Ждать пришлось недолго. Уже через полминуты на пороге появился сухощавый мужчина с бледными, собранными в хвост волосами и огнем безумия в глазах. В них смешались жажда крови, боль и смерть. Зверь, дикий и очень опасный… Если мне было очень даже не по себе ощущать себя убийцей (хотя и убивал я, защищаясь), то этот тип совсем другого настроя. Первое, что он сделал — смерил меня пристальным взглядом охотника, Проверил свою жертву на предмет опасности и готовности сопротивляться. Результат? Никакой усмешки или презрительной гримасы он не родил. Что же до остального, то все впечатления так и остались за непроницаемой черной стеной, которой он отгородился от внешнего мира до поры до времени.
Жаль… что я не умею притворяться безобидной жертвой. Тогда можно было бы ввести его в заблуждение. Хотя… После двух точных трупов и одного очень искалеченного. Он чувствует во мне опасность. Вон как глаза недобро заблестели.
— Что вам будет угодно, командир? — Марио слегка поклонился.
— Освободи этого. Но аккуратнее, а то он может преподнести сюрпризы.
— Я это чувствую.
Чувствует он. Интересно, каким образом? То самое шестое чувство, что, по некоторым рассказам, появляется у тех, кто давно и профессионально привык изничтожать себе подобных? Возможно… Я далек от категорического отметания вещей, которые не слишком укладываются в привычную и сложившуюся картину мира. Однако, все это можно и потом обдумать, а сейчас Марио очень быстро и ловко открыл замки. После плавным движением перетек влево и вбок, наставив на меня широкое дуло пистолета неизвестной конструкции.

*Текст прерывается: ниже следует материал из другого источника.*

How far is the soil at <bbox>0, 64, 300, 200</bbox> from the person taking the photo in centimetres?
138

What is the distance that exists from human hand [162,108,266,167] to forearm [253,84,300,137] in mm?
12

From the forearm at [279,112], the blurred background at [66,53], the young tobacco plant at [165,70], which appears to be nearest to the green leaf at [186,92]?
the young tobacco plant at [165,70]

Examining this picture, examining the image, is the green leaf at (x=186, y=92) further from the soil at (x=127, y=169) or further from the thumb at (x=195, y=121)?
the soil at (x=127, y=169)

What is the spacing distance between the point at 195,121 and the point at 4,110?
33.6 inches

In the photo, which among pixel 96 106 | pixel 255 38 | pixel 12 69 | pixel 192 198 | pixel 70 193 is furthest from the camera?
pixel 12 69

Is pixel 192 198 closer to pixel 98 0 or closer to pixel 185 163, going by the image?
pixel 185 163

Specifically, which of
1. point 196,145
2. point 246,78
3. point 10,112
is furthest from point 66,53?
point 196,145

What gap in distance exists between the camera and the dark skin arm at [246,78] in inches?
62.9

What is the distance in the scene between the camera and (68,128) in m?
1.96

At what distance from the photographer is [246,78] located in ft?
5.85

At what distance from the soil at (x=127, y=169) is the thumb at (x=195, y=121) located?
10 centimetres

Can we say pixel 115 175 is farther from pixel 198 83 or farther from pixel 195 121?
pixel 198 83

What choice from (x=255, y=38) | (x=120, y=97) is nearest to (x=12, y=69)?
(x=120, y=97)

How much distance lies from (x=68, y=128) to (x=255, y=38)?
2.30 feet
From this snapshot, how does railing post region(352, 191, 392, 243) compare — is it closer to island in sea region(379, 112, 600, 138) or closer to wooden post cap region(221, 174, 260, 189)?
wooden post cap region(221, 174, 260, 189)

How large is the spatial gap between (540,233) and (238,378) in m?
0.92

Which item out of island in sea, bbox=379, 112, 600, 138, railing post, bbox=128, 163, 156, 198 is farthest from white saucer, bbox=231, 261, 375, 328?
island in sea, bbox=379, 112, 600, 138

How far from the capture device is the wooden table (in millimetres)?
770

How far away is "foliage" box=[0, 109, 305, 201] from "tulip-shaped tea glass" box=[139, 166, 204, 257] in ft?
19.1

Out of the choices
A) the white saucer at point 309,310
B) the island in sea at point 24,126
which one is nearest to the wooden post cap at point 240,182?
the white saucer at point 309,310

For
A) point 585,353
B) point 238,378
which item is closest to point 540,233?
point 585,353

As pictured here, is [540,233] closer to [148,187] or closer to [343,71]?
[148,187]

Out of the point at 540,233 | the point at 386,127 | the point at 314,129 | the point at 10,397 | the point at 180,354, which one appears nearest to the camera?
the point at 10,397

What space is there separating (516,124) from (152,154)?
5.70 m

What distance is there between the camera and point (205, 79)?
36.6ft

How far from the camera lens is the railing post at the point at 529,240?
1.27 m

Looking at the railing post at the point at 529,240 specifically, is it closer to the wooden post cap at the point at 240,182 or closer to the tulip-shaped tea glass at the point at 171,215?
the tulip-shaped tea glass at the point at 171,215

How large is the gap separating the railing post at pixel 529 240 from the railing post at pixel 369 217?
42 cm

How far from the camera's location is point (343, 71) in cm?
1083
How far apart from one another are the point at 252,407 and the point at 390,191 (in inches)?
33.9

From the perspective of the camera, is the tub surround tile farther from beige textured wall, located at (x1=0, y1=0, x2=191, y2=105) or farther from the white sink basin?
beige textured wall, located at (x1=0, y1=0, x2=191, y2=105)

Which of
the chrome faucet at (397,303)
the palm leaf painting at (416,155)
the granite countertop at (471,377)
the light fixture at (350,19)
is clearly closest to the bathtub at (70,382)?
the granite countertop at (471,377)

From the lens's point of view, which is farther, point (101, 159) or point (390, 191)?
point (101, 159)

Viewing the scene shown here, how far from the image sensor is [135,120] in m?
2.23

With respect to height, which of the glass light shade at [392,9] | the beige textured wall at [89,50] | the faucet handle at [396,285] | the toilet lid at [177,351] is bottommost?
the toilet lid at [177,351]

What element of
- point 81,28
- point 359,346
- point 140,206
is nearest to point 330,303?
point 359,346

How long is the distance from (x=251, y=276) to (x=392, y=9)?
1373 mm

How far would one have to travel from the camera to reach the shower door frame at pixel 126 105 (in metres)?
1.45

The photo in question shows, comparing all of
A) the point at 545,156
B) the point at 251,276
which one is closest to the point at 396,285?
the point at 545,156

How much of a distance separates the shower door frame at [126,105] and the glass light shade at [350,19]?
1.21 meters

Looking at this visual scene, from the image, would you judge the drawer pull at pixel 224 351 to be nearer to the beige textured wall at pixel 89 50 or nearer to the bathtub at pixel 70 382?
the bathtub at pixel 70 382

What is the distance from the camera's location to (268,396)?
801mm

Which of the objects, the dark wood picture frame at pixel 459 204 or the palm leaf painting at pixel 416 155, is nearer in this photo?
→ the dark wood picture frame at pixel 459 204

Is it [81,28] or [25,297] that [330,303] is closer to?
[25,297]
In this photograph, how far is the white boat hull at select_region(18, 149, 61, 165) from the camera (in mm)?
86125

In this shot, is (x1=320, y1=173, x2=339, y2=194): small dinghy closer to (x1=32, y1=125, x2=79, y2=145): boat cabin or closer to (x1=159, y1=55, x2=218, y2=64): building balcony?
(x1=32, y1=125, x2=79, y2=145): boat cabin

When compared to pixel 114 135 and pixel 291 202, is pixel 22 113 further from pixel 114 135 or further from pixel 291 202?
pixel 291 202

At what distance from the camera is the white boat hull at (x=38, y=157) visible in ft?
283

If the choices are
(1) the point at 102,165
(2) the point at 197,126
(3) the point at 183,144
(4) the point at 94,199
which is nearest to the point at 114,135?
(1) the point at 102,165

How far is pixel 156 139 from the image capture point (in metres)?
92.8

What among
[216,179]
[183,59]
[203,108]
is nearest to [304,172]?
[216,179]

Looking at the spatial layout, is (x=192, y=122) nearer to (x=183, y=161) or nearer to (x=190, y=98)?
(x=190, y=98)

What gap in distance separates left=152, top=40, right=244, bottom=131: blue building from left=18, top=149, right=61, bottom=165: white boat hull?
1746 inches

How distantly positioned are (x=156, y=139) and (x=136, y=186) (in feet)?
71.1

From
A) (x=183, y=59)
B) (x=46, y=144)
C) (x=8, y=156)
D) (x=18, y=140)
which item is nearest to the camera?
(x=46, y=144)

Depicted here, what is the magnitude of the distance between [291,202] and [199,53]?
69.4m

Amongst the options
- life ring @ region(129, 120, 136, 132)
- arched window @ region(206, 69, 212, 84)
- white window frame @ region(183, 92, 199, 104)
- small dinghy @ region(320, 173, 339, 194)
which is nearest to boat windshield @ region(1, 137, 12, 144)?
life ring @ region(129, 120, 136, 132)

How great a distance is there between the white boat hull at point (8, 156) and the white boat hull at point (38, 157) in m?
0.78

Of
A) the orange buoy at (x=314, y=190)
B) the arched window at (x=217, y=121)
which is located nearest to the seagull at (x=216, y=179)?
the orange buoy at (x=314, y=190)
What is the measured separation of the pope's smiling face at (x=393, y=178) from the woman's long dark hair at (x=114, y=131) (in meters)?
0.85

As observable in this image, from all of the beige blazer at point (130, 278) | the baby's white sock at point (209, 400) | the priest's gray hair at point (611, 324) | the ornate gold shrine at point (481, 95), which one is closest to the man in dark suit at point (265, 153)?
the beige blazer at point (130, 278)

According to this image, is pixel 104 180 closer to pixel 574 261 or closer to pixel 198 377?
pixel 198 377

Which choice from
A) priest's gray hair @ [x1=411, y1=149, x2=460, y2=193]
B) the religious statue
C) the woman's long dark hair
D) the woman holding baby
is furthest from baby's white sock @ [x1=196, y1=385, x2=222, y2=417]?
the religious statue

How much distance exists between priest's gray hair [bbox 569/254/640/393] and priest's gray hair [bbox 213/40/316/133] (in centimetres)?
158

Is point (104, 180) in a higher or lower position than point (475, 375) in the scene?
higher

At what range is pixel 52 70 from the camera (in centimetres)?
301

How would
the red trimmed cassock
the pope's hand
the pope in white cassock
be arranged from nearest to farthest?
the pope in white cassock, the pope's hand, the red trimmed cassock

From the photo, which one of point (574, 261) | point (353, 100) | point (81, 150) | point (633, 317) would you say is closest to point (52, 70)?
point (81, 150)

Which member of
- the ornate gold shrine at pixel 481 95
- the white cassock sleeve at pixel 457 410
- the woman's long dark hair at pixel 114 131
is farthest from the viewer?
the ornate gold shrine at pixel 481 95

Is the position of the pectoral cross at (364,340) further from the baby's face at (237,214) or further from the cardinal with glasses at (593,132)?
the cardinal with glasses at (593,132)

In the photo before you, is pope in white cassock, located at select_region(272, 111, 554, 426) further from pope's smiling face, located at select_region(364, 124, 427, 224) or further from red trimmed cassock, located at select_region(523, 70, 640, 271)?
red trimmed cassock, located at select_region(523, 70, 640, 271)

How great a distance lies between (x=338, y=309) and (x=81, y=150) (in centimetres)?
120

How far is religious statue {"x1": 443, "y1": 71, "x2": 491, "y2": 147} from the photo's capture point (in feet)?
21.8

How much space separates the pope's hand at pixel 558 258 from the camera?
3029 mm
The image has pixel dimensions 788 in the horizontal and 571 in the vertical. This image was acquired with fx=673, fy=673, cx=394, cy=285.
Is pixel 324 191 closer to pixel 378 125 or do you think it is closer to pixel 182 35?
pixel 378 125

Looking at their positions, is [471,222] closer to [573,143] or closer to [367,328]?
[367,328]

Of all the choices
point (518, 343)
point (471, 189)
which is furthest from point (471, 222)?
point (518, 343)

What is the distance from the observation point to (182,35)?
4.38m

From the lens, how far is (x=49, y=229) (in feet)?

— Не дергайся, приятель, а то будет тебе пуля вместо жизни.
— Как-нибудь и без нее обойдусь, — усмехнулся я в ответ на сие оптимистическое замечание. — Что-то неохота мне самому заковываться в эти маленькие наручники.
— А кому охота? — резонно заметил Марио. — Но выбора у тебя нет.
— Тоже верно. Придется отложить естественный душевный порыв пришибить тебя до поры до времени.
— Оптимист…
Он широко улыбнулся, показывая большие желтоватые зубы.
Это я оптимист? Хм, тут он сильно ошибся. Надо опасаться этого убийцу с безумными глазами. Но показывать подкрадывающийся страх — очень глупо.
Жизнь… Какой же странный и жестокий поворот ты совершаешь, в кратчайшие сроки предлагая или стать существом из стали и ненависти или… просто помереть отнюдь не геройской смертью. Естественно, второй вариант меня совершенно не устроит.
Паршивая вещь — наручники. А особенно те, которые теперь на мне красовались. Очень короткое расстояние между гнездами, охватывающими большие пальцы. Практически невозможно использовать руки. Мда… Ну ладно, это ненадолго и к тому же мне по сути сейчас ничего не угрожает. А если какой-нибудь местный холуй с замашками мелкого садиста попробует наглеть, то я его и ногами смогу уработать. Да и руки, пусть скованные, очень даже пригодны для нанесения некоторых видов ударов. Не зря я много лет, начиная с самого детства, занимался крайне непопулярным в нашем миролюбивом обществе спортом — боевыми искусствами как с применением различных видов оружия, так и без использования оных.